#### RECORD SET ####

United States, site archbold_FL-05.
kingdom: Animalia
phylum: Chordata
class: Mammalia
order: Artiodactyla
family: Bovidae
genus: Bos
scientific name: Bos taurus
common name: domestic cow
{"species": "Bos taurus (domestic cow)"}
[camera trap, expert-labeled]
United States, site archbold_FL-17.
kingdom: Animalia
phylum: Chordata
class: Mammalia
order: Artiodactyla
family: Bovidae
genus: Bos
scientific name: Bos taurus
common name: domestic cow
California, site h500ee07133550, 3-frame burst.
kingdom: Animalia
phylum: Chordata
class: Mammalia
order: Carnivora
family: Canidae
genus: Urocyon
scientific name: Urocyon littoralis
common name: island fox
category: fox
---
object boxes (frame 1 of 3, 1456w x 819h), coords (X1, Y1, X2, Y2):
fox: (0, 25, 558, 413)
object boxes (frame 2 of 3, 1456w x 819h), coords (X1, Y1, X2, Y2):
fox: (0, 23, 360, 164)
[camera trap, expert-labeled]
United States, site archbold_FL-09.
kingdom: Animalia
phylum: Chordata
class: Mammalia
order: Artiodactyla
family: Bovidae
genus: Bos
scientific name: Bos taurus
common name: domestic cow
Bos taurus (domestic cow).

####

**ASSIGNMENT**
Set down each line of the material above again, exactly.

**SOLUTION FOR THIS PROBLEM**
United States, site archbold_FL-05.
kingdom: Animalia
phylum: Chordata
class: Mammalia
order: Artiodactyla
family: Bovidae
genus: Bos
scientific name: Bos taurus
common name: domestic cow
{"species": "Bos taurus (domestic cow)"}
[camera trap, expert-labeled]
United States, site archbold_FL-17.
kingdom: Animalia
phylum: Chordata
class: Mammalia
order: Artiodactyla
family: Bovidae
genus: Bos
scientific name: Bos taurus
common name: domestic cow
California, site h500ee07133550, 3-frame burst.
kingdom: Animalia
phylum: Chordata
class: Mammalia
order: Carnivora
family: Canidae
genus: Urocyon
scientific name: Urocyon littoralis
common name: island fox
category: fox
---
object boxes (frame 1 of 3, 1456w x 819h), coords (X1, Y1, X2, Y2):
fox: (0, 25, 558, 413)
object boxes (frame 2 of 3, 1456w x 819h), coords (X1, Y1, X2, Y2):
fox: (0, 23, 360, 164)
[camera trap, expert-labeled]
United States, site archbold_FL-09.
kingdom: Animalia
phylum: Chordata
class: Mammalia
order: Artiodactyla
family: Bovidae
genus: Bos
scientific name: Bos taurus
common name: domestic cow
Bos taurus (domestic cow).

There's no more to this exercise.